Spencer, K. (2012). A study of the impact of a first-year experience initiative on first-year developmental education student success and persistence (Doctoral dissertation). Retrieved from ProQuest Dissertations and Theses database. (UMI No. 3542047)

Highlights

    • The study’s objective was to examine the impact of the Achieving the Dream learning community program on students’ retention and completion of developmental English and math courses at a community college in Michigan.
    • The study used students’ records to compare outcomes of developmental education students who enrolled in the Achieving the Dream program to outcomes of those who took standard developmental courses.
    • The study found no significant differences between the treatment and comparison groups in retention rates or in completion of English or math developmental courses.
    • The quality of causal evidence presented in this study is low because the author did not include sufficient controls in the analysis. This means we are not confident that the estimated effects are attributable to Achieving the Dream. Other factors are likely to have contributed.

Intervention Examined

Achieving the Dream

Features of the Intervention

Achieving the Dream was a nationwide initiative to develop interventions to improve outcomes for first-year community college students, with a focus on low-income students and students of color. The Achieving the Dream intervention in this study was a learning community program with academic advising for first-year students in developmental education programs at a Michigan community college. Participants were required to complete a set of developmental courses (in reading, math, and a first-year seminar) during their first semester at the college. These courses had to be taken together during a student’s first semester.

Features of the Study

The study used a nonexperimental design to compare outcomes of students who chose to participate in the Achieving the Dream program with outcomes of those who took standard developmental courses. Analyses were based on cross-tabulations of students’ records data and Chi-square tests were used to determine statistical significance. There were 64 students in the treatment group and 176 in the comparison group.

Findings

    • The study found no significant differences between the treatment and comparison groups in retention rates or in completion of English or math developmental courses.
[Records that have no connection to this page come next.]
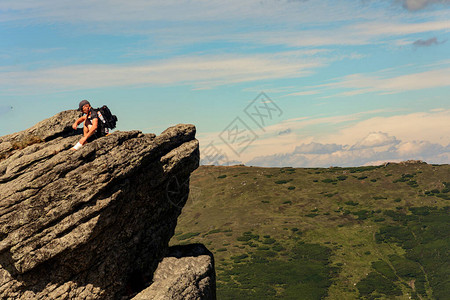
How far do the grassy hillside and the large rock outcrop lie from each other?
6168cm

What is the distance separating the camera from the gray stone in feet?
92.8

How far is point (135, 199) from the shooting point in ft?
96.6

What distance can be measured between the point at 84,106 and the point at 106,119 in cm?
218

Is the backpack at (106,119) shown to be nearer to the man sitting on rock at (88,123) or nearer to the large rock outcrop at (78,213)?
the man sitting on rock at (88,123)

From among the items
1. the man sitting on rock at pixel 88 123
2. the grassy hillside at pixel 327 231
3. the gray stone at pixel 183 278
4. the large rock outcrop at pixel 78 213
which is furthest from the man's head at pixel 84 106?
the grassy hillside at pixel 327 231

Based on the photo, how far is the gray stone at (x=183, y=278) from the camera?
28.3 m

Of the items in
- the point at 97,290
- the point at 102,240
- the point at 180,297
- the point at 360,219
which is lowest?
the point at 360,219

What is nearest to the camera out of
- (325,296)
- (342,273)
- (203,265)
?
(203,265)

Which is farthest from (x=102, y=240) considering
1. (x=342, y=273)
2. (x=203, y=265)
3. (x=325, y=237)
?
(x=325, y=237)

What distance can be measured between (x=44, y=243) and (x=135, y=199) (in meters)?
6.81

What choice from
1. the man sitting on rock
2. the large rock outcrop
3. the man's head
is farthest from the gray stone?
the man's head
Considerations for Interpreting the Findings

Students who self-selected into the Achieving the Dream program or into standard developmental courses could differ in observable and unobservable ways. Existing differences could bias impact estimates unless the study properly accounted for these differences. The study did not account for existing differences between the treatment and comparison groups. It did not demonstrate that treatment and comparison groups were similar on key characteristics before the intervention or include any statistical controls. Therefore, the study is not eligible for a moderate causal evidence rating, the highest rating available for nonexperimental designs.

Causal Evidence Rating

The quality of causal evidence presented in this study is low because the author did not use sufficient controls in the analysis. This means we are not confident that the estimated effects are attributable to Achieving the Dream. Other factors are likely to have contributed.